Painting

The Best Time of the Year: Christmas in Art

Pola Otterstein 24 December 2021 min Read

To many of us, the Christian religious and cultural celebration called Christmas is surely one of our favorite times of the year. Burl Ives famously sang “Have a holly, jolly Christmas… It’s the best time of the year…” So, let’s sum up these jolly holidays and look again at what Christmas in art looks like.

One of the best ways to do this is to look at some beautiful pieces of art. Which things remind you of Christmas the most? If it happens to be angels, snow, and the Christmas spirit – that’s what we can find in the paintings shown below.

Did you know that during the Middle Ages, King Richard II of England organized a Christmas celebration, at which in 1377, three hundred sheep were eaten? It seems that not much has changed since then! 

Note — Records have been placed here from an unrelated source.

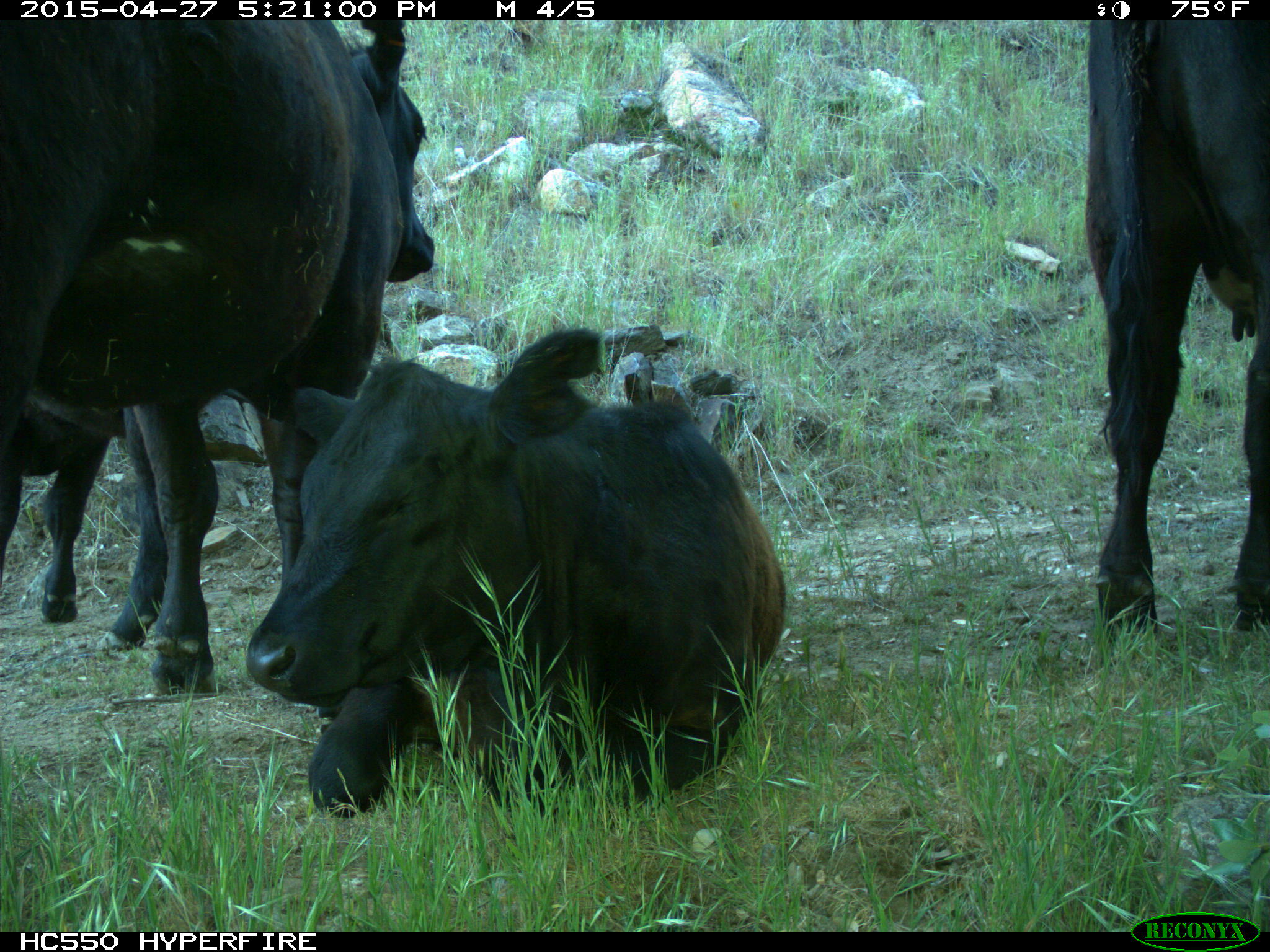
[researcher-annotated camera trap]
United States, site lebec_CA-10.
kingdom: Animalia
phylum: Chordata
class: Mammalia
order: Artiodactyla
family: Bovidae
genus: Bos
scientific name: Bos taurus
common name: domestic cow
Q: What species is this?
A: Bos taurus (domestic cow).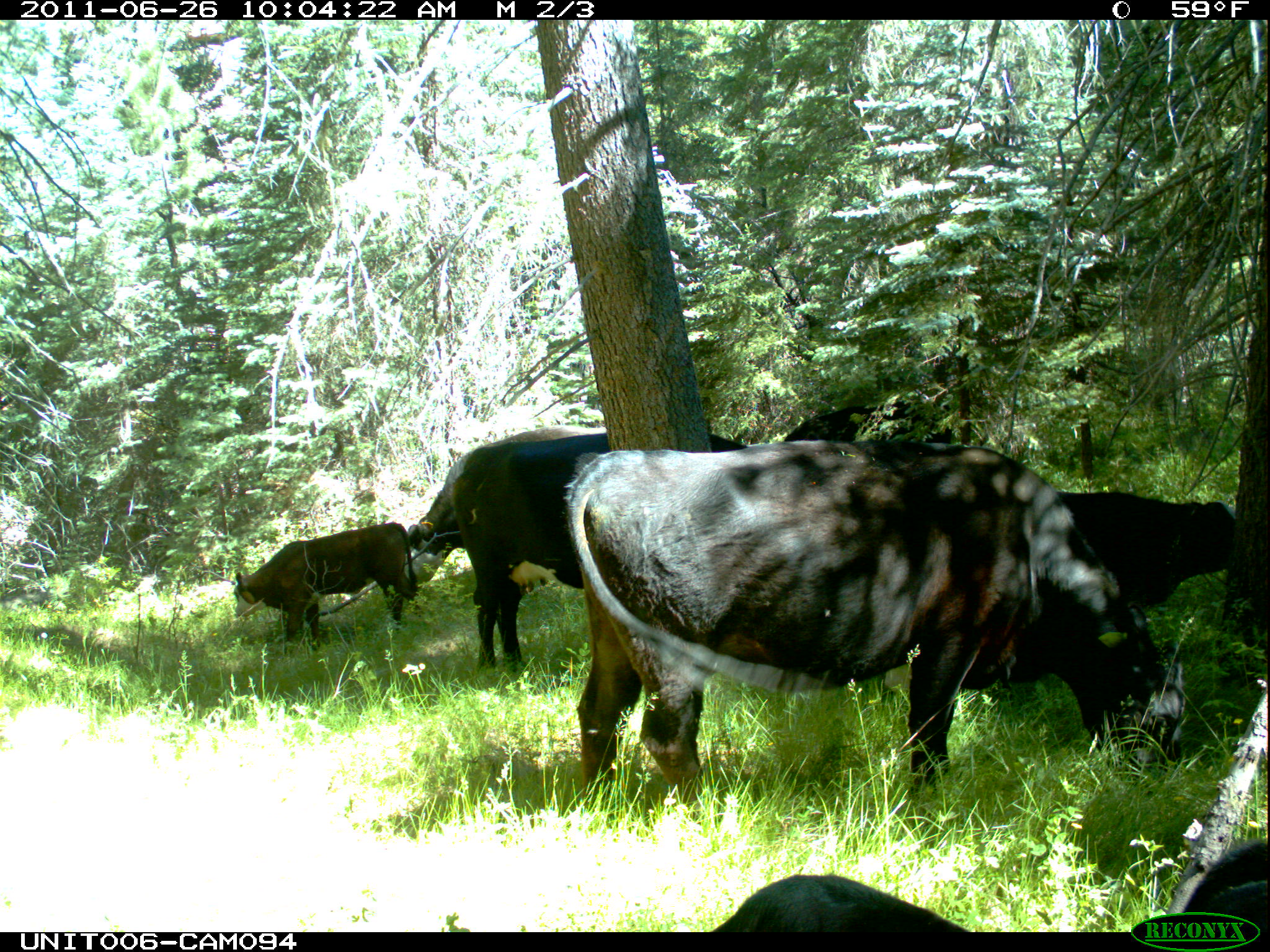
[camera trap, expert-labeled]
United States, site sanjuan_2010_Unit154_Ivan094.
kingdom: Animalia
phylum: Chordata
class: Mammalia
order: Artiodactyla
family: Bovidae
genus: Bos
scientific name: Bos taurus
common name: domestic cow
Bos taurus (domestic cow).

Pieter Bruegel, The Census at Bethlehem

A Flemish village covered in snow is one of the first paintings from Western art to present a snowy landscape. Bruegel depicted the scene out of his local, daily life on a cold winter’s day, adding only Joseph and the pregnant Virgin Mary on a donkey. The scene is described in Luke 2, 1-5.

christmas in art: Pieter Bruegel, The Census at Bethlehem
Christmas in Art: Pieter Bruegel, The Census at Bethlehem, 1566, Royal Museums of Fine Arts of Belgium, Brussels, Belgium.

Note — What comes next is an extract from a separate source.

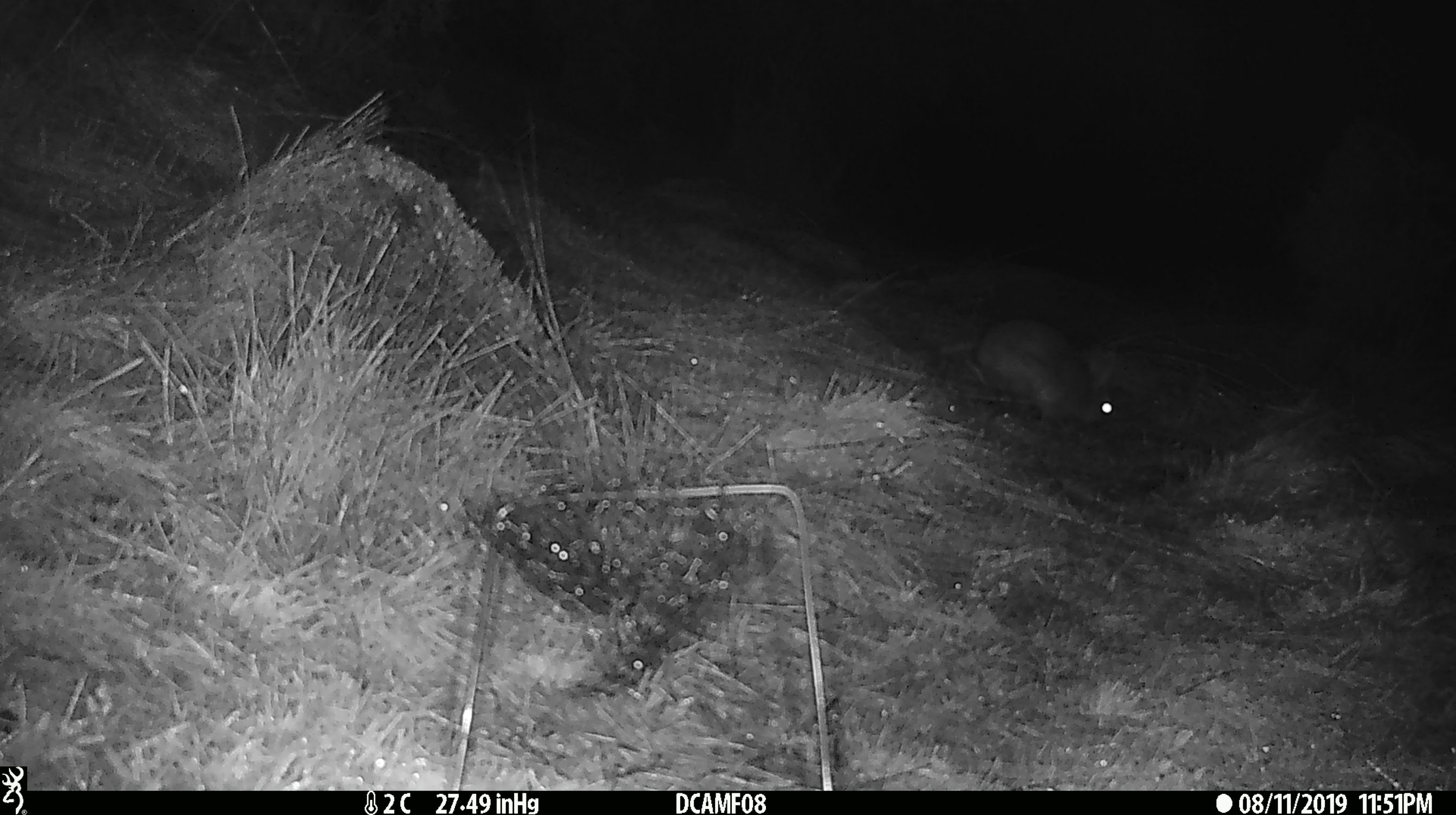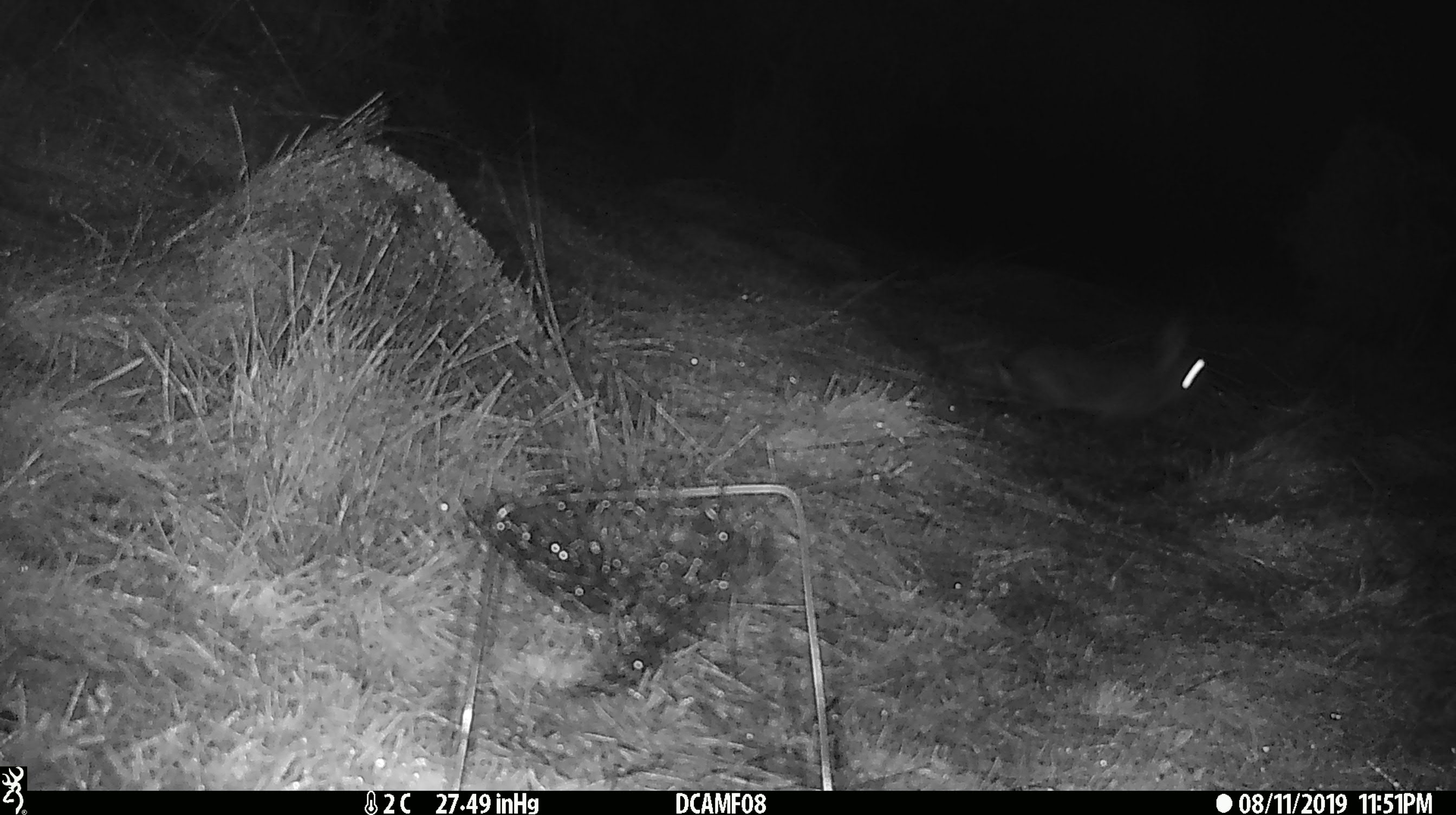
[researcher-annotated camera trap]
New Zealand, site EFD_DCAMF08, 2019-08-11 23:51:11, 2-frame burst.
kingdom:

Fra Angelico, The Annunciation

This beautiful piece is a transition from the late Gothic style into the Renaissance due to the stylistic transformations between those periods. We can see a complex use of light and perspective, but still the rendering of objects is quite stiff and decorative. The delicate and innocent Mary is presented in an outdoor environment receiving a blessing from Gabriel. What was novel about Fra Angelico was that he depicted the figures in an outdoor setting.

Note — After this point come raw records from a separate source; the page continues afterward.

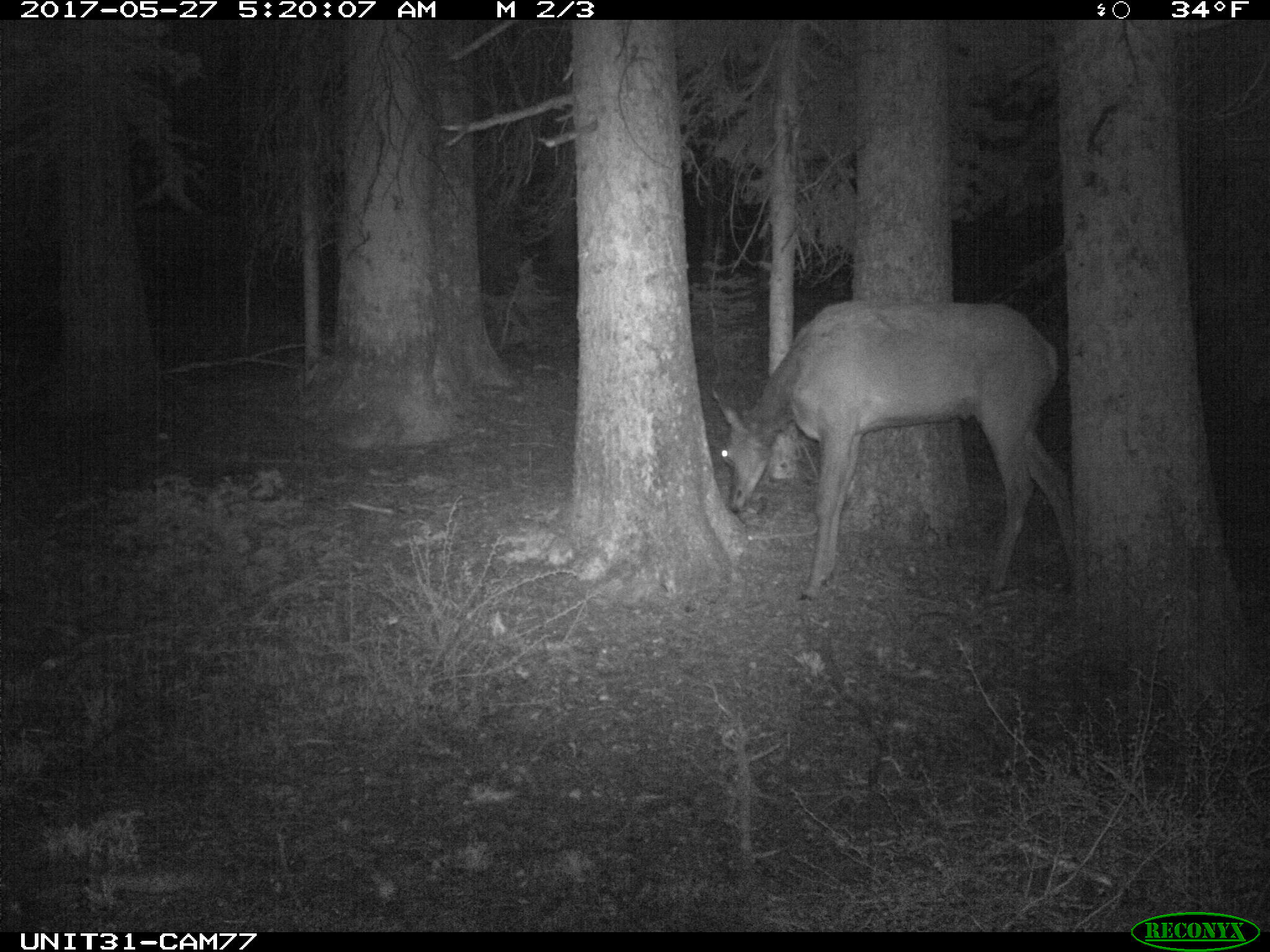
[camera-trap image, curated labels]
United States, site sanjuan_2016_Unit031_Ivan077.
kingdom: Animalia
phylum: Chordata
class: Mammalia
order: Artiodactyla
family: Cervidae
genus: Cervus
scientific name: Cervus elaphus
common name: red deer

christmas in art: Fra Angelico, The Annunciation, 1437-1446,
Christmas in Art: Fra Angelico, The Annunciation, 1437-1446, Convent of San Marco, Florence, Italy. Wikimedia Commons (public domain).

Federico Barrocci, The Nativity

Federico Barocci was an Italian painter active in the Renaissance, considered to have been one of the best painters of his times. In this picture we see Mary kneeling before God. There is an indication of a strong bond between the mother and her child.

The Nativity, Federico Barrocci, 1597, Museo del Prado, Madrid, Christmas in Art
Christmas in Art: Federico Barrocci, The Nativity, 1597, Museo del Prado, Madrid, Spain.

Norman Rockwell, Christmas Homecoming

This one is a great example of an honest joy. The people in the illustration look so jolly… And that’s what Christmas should be about – laughter, joy, and happiness. Norman Rockwell asked his relatives and friends to pose for this piece to make it look more realistic. We can all imagine the joy of seeing our loved ones during Christmas time.

Christmas Homecoming, Norman Rockwell, 1948, Cover illustration for The Saturday Evening Post, December 25, 1948. Norman Rockwell Museum Collections, Christmas in Art
Christmas in Art: Norman Rockwell, Christmas Homecoming, 1948, cover illustration for The Saturday Evening Post, 1948. Norman Rockwell Museum Collections.

Claude Monet, Snow Scene at Argenteuil

This Impressionist painting might not remind one of Christmas directly, but I think it has a real Christmas feeling to it, as well as being so beautiful at the same time! It shows a boulevard by the Seine river with lots and lots of snow. It emphasizes the painter’s strong connection to the seasonality of the weather and its colors. Monet‘s way of presenting this scene – not simply a winter landscape – shows how strongly influenced he was by the Ukiyo-e prints popular during his times.

Christmas in art: Claude Monet, Snow Scene at Argenteuil
Christmas in Art: Claude Monet, Snow Scene at Argenteuil, 1875, The National Gallery, London, UK.